On the Judiciary's being the weakest of the three Departments to defend itself, and on the need therefore of its receiving protection, Hamilton wrote in No. 78 of The Federalist:

"The Judiciary, from the nature of its functions, will always be the least dangerous to the political rights of the Constitution, because it will be least in capacity to annoy or injure them. The Executive not only dispenses the honors, but holds the sword of the community. The Legislature [Congress] not only commands the purse, but prescribes the rules by which the duties and rights of every citizen are to be regulated. The Judiciary, on the contrary, has no influence over either the sword or the purse; no direction either of the strength or of the wealth of the society; and can take no active resolution whatever. It may be truly said to have neither force nor will, but only judgment; and must ultimately depend upon the aid of the Executive arm even for the efficacy of its judgments. ... It can never attack with success either of the other two; and all possible care is requisite to enable it to defend itself against their attacks."

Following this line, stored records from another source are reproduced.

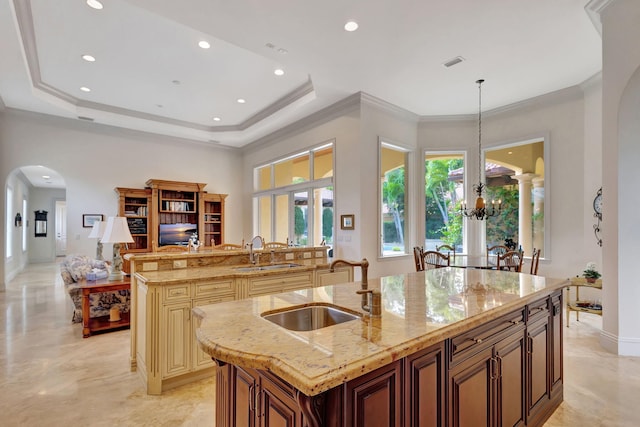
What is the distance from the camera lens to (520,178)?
19.2 ft

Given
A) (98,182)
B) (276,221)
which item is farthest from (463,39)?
(98,182)

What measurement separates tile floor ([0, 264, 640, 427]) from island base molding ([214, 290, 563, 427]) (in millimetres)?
614

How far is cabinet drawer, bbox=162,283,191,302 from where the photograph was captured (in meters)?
2.67

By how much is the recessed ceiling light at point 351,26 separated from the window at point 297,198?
8.52 feet

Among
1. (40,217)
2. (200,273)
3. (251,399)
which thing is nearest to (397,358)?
(251,399)

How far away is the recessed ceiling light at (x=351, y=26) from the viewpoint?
Answer: 3.43 m

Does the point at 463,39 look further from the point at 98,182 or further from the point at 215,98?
the point at 98,182

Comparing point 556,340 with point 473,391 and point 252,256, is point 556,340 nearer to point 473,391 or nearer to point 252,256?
point 473,391

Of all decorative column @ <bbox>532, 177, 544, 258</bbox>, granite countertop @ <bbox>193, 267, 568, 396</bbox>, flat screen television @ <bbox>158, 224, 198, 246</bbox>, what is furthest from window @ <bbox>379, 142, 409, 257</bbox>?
flat screen television @ <bbox>158, 224, 198, 246</bbox>

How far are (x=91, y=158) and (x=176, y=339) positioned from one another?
20.5ft

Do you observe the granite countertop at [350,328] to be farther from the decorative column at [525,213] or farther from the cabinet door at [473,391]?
the decorative column at [525,213]

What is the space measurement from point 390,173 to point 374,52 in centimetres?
255

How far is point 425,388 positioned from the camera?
1308mm

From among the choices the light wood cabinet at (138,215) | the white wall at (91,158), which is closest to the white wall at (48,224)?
the white wall at (91,158)
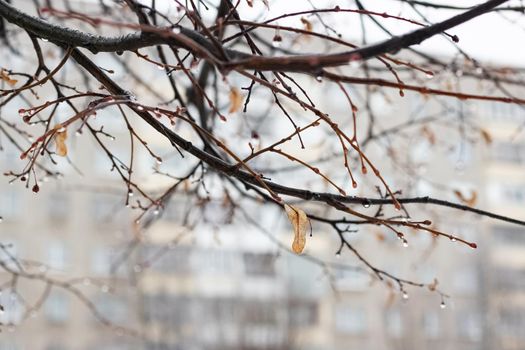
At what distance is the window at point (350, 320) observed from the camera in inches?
635

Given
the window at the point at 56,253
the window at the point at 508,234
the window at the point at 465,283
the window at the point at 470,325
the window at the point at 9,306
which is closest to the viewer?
the window at the point at 9,306

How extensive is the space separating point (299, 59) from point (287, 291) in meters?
14.1

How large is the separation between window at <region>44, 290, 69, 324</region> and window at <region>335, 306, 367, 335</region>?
5.42m

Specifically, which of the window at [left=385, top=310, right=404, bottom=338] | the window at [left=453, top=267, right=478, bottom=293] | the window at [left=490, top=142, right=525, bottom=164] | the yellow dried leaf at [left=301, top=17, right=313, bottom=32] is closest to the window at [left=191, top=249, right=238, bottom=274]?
the window at [left=385, top=310, right=404, bottom=338]

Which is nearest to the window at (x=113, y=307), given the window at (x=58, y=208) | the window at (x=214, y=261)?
the window at (x=214, y=261)

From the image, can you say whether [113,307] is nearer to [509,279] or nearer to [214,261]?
[214,261]

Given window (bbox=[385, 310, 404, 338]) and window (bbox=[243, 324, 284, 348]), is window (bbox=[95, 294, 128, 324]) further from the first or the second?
window (bbox=[385, 310, 404, 338])

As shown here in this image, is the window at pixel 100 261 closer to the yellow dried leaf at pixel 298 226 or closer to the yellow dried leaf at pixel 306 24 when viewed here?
the yellow dried leaf at pixel 306 24

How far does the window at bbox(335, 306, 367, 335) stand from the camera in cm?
1612

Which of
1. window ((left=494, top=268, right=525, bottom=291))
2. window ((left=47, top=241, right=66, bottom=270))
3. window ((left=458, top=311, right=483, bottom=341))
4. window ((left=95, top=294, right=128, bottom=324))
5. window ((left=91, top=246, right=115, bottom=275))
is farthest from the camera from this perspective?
window ((left=494, top=268, right=525, bottom=291))

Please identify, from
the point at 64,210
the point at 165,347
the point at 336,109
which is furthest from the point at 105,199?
the point at 336,109

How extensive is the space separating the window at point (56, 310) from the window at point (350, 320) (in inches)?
214

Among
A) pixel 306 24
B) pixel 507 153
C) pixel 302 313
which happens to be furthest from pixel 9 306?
pixel 507 153

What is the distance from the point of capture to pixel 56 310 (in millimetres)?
14438
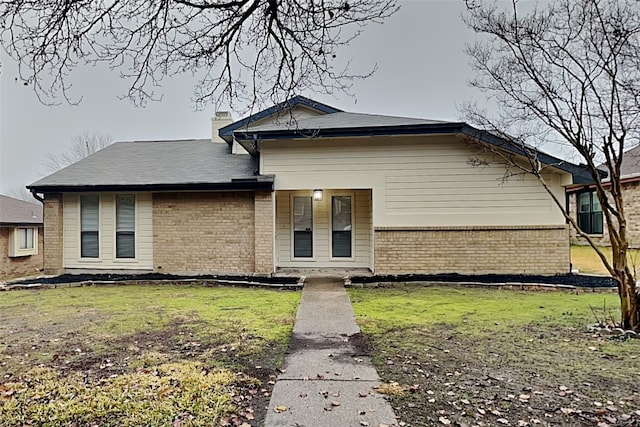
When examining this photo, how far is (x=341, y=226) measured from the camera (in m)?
12.0

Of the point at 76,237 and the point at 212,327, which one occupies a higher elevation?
the point at 76,237

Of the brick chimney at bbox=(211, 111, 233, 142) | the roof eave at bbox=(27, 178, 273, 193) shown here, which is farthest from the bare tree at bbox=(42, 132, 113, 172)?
the roof eave at bbox=(27, 178, 273, 193)

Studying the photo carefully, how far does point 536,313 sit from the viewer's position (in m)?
6.75

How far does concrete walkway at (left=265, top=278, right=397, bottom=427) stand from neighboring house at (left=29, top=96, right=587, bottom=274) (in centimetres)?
471

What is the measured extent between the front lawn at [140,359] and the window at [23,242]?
1111 centimetres

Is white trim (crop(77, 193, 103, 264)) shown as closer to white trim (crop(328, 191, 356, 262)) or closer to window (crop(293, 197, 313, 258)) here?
window (crop(293, 197, 313, 258))

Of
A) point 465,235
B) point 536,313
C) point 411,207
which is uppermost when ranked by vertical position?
point 411,207

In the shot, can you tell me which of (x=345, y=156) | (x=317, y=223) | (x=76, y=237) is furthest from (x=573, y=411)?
(x=76, y=237)

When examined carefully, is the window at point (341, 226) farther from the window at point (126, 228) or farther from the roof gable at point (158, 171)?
the window at point (126, 228)

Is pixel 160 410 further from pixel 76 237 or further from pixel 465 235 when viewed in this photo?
pixel 76 237

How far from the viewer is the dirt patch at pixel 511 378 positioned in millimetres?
3188

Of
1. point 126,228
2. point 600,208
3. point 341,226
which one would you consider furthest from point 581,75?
point 600,208

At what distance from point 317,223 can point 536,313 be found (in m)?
6.54

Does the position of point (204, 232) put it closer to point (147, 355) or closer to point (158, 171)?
point (158, 171)
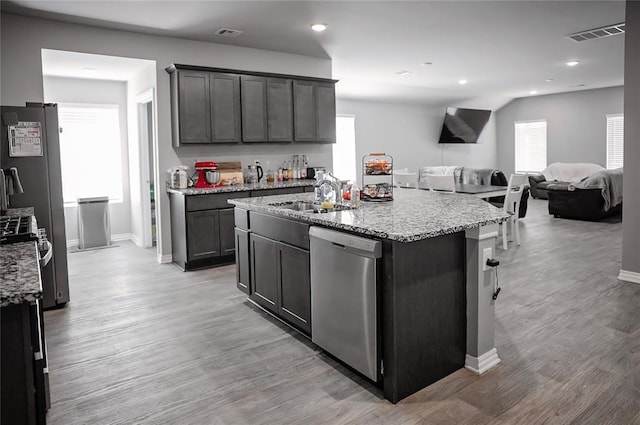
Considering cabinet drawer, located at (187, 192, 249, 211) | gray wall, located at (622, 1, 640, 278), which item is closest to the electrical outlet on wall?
gray wall, located at (622, 1, 640, 278)

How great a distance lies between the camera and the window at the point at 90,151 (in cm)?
659

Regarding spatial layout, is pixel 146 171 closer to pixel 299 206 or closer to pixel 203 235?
pixel 203 235

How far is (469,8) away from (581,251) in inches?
128

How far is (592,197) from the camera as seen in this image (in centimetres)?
766

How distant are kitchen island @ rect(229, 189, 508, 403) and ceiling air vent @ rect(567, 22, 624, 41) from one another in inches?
148

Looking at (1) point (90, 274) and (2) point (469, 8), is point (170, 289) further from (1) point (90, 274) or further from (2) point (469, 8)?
(2) point (469, 8)

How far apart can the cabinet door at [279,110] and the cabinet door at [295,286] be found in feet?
10.0

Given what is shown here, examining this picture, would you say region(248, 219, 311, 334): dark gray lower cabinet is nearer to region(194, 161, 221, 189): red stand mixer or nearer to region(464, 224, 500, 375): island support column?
region(464, 224, 500, 375): island support column

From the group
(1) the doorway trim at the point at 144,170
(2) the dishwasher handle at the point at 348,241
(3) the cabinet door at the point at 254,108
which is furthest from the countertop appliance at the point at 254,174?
(2) the dishwasher handle at the point at 348,241

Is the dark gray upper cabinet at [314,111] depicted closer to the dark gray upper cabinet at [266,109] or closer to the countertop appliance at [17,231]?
the dark gray upper cabinet at [266,109]

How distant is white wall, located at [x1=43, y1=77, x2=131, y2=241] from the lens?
643 cm

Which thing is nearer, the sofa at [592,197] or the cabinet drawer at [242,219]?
the cabinet drawer at [242,219]

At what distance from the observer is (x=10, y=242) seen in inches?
85.5

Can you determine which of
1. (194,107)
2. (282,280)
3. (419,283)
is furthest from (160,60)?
(419,283)
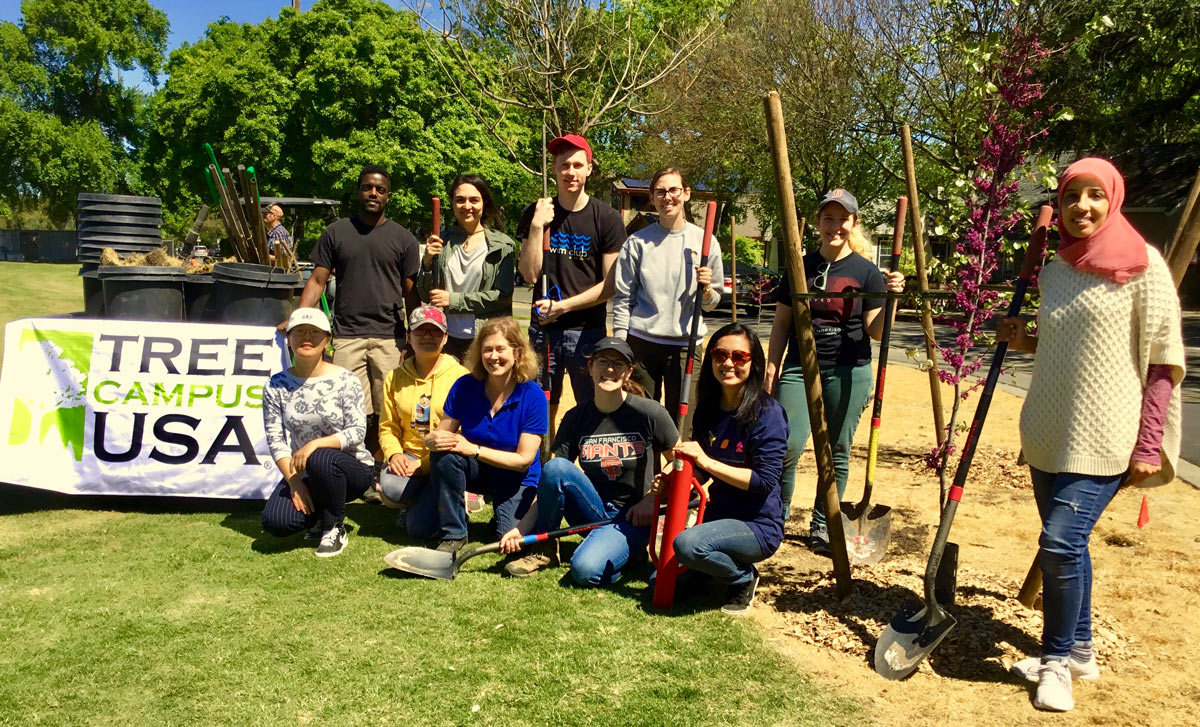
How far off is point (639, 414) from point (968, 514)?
2536 mm

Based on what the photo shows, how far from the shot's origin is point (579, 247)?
17.0ft

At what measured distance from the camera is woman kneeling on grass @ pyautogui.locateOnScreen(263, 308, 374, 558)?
4.68 m

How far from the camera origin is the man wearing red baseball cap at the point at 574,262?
507 centimetres

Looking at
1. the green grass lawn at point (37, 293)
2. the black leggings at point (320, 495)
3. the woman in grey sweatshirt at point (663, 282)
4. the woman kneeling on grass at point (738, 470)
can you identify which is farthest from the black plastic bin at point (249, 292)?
the green grass lawn at point (37, 293)

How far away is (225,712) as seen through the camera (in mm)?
3041

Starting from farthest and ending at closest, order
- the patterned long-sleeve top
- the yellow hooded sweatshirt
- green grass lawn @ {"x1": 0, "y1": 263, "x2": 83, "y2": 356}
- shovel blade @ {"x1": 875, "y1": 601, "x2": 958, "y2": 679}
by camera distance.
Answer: green grass lawn @ {"x1": 0, "y1": 263, "x2": 83, "y2": 356} → the yellow hooded sweatshirt → the patterned long-sleeve top → shovel blade @ {"x1": 875, "y1": 601, "x2": 958, "y2": 679}

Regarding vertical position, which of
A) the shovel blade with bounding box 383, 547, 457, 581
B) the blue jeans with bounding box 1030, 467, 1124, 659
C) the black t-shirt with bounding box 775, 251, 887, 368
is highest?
the black t-shirt with bounding box 775, 251, 887, 368

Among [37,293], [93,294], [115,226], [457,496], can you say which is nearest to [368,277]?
[457,496]

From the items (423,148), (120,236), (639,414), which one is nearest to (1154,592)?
(639,414)

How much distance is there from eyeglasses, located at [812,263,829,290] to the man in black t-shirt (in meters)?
2.38

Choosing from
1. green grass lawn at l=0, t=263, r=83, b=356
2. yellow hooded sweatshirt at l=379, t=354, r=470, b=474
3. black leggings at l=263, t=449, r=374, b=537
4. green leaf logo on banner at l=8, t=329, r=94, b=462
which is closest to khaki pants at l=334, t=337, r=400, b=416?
yellow hooded sweatshirt at l=379, t=354, r=470, b=474

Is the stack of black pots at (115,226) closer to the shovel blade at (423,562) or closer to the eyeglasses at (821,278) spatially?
the shovel blade at (423,562)

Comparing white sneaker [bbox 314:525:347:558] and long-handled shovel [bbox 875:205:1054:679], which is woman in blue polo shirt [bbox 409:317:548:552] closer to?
white sneaker [bbox 314:525:347:558]

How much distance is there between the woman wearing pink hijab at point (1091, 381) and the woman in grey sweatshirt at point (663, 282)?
6.21 feet
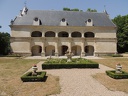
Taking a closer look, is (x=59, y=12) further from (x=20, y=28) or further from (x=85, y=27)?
(x=20, y=28)

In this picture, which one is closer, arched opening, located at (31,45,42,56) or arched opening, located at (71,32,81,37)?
arched opening, located at (31,45,42,56)

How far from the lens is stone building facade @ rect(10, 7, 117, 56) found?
118 feet

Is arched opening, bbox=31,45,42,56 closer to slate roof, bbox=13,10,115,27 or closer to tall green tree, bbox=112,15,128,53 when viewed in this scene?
slate roof, bbox=13,10,115,27

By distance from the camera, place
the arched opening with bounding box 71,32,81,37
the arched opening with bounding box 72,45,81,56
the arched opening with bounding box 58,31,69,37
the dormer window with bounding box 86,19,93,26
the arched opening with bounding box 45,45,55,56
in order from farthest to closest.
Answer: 1. the arched opening with bounding box 71,32,81,37
2. the arched opening with bounding box 58,31,69,37
3. the arched opening with bounding box 72,45,81,56
4. the arched opening with bounding box 45,45,55,56
5. the dormer window with bounding box 86,19,93,26

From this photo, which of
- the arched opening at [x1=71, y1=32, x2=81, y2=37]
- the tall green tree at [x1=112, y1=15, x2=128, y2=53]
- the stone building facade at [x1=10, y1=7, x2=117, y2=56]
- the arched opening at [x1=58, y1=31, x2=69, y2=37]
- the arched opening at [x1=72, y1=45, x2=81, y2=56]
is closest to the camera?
the stone building facade at [x1=10, y1=7, x2=117, y2=56]

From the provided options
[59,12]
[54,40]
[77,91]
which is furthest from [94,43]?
[77,91]

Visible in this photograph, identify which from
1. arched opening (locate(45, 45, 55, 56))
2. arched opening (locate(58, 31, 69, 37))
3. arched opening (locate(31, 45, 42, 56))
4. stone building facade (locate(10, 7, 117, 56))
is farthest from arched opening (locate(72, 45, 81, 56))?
arched opening (locate(31, 45, 42, 56))

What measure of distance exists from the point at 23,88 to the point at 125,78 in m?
7.97

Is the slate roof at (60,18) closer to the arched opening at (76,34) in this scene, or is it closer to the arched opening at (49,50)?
the arched opening at (76,34)

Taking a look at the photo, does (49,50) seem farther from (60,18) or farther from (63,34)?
(60,18)

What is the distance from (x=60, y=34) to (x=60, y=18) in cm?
419

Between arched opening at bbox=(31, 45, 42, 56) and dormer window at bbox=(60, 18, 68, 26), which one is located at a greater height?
dormer window at bbox=(60, 18, 68, 26)

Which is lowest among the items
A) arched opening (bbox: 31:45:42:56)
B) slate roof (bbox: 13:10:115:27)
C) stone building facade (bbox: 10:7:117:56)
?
arched opening (bbox: 31:45:42:56)

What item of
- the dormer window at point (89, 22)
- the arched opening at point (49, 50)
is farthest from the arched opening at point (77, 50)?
the dormer window at point (89, 22)
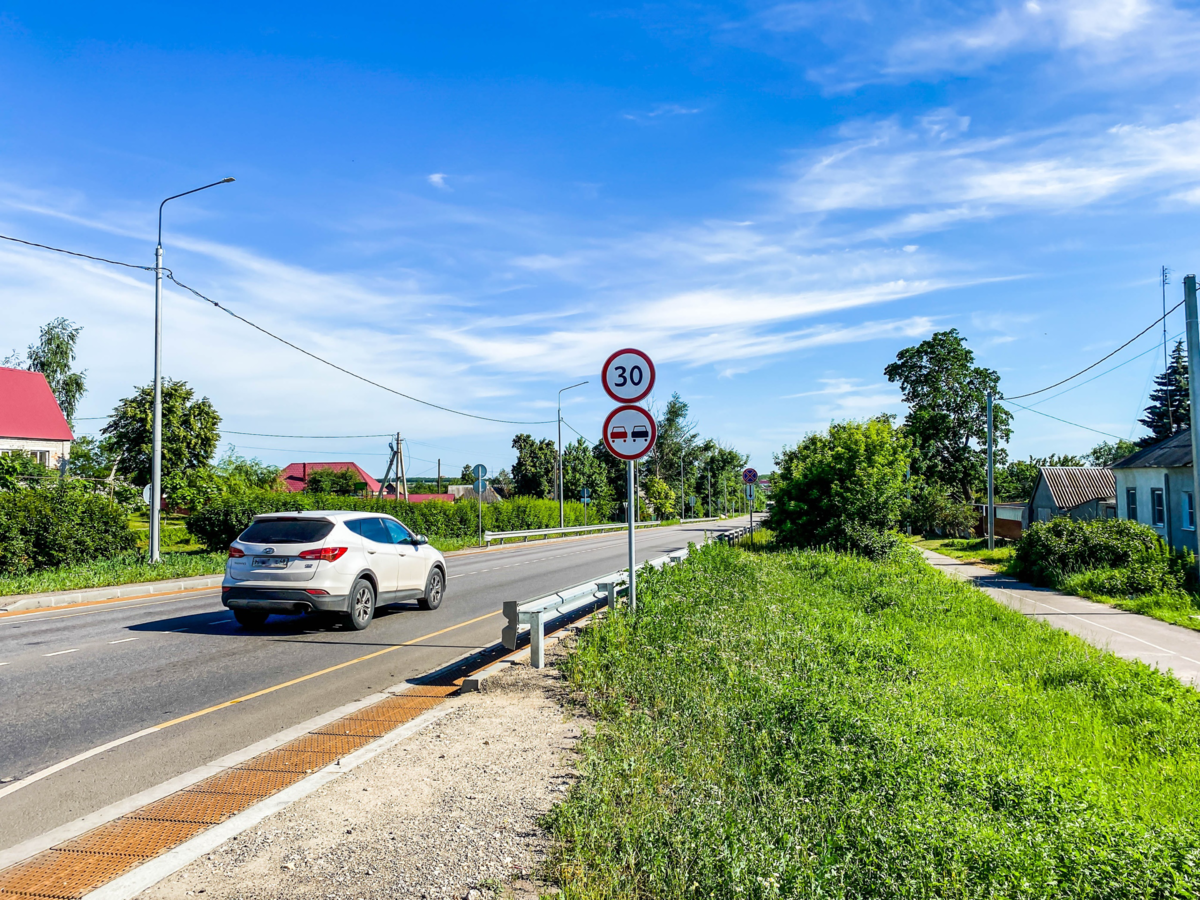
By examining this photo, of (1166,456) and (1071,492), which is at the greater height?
(1166,456)

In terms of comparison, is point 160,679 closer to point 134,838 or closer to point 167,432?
point 134,838

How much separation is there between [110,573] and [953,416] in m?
50.2

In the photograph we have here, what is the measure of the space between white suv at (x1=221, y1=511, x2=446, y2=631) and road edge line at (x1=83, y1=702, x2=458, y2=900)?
208 inches

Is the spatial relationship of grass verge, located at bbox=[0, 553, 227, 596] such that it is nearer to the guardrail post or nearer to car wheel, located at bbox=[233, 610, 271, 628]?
car wheel, located at bbox=[233, 610, 271, 628]

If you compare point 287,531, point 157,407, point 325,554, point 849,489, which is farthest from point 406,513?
point 325,554

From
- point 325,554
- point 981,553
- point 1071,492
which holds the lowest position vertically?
point 981,553

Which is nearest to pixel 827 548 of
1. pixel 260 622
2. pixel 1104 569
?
pixel 1104 569

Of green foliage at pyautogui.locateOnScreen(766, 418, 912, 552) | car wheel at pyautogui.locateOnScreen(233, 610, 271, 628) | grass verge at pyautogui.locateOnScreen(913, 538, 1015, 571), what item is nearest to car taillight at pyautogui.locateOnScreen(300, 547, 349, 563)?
car wheel at pyautogui.locateOnScreen(233, 610, 271, 628)

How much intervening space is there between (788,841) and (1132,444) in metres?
93.2

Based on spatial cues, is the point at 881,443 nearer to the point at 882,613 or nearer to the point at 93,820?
the point at 882,613

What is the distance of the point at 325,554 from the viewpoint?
1053cm

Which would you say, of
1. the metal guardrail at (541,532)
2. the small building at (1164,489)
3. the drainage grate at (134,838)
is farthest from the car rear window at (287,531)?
the metal guardrail at (541,532)

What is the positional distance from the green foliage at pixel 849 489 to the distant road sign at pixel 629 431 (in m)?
13.8

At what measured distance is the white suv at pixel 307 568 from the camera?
10.4 m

But government by the educated is in prospect

In June, 1947, the Governor of Missouri signed a bill to require the teaching of the Constitution in all schools from the Seventh Grade up and in colleges and universities, and to forbid a degree of graduation to be given to any student until a rigid examination in the Constitution has been passed.

In the same month the dispatches reported that a similar step had been taken by the Legislature of California.

When the legislatures of all the other States follow those wise examples it will soon be impossible to draw from the population weak Congresses or Courts or Legislatures or Executives.

1. The Norris-LaGuardia Injunction Bill of 1932 passed the Senate by a vote of 75 to 5. The House passed it by 363 to 13. The employers of the country whose equipment for production and transportation had won the first World War were all but friendless in the Government which had been saved.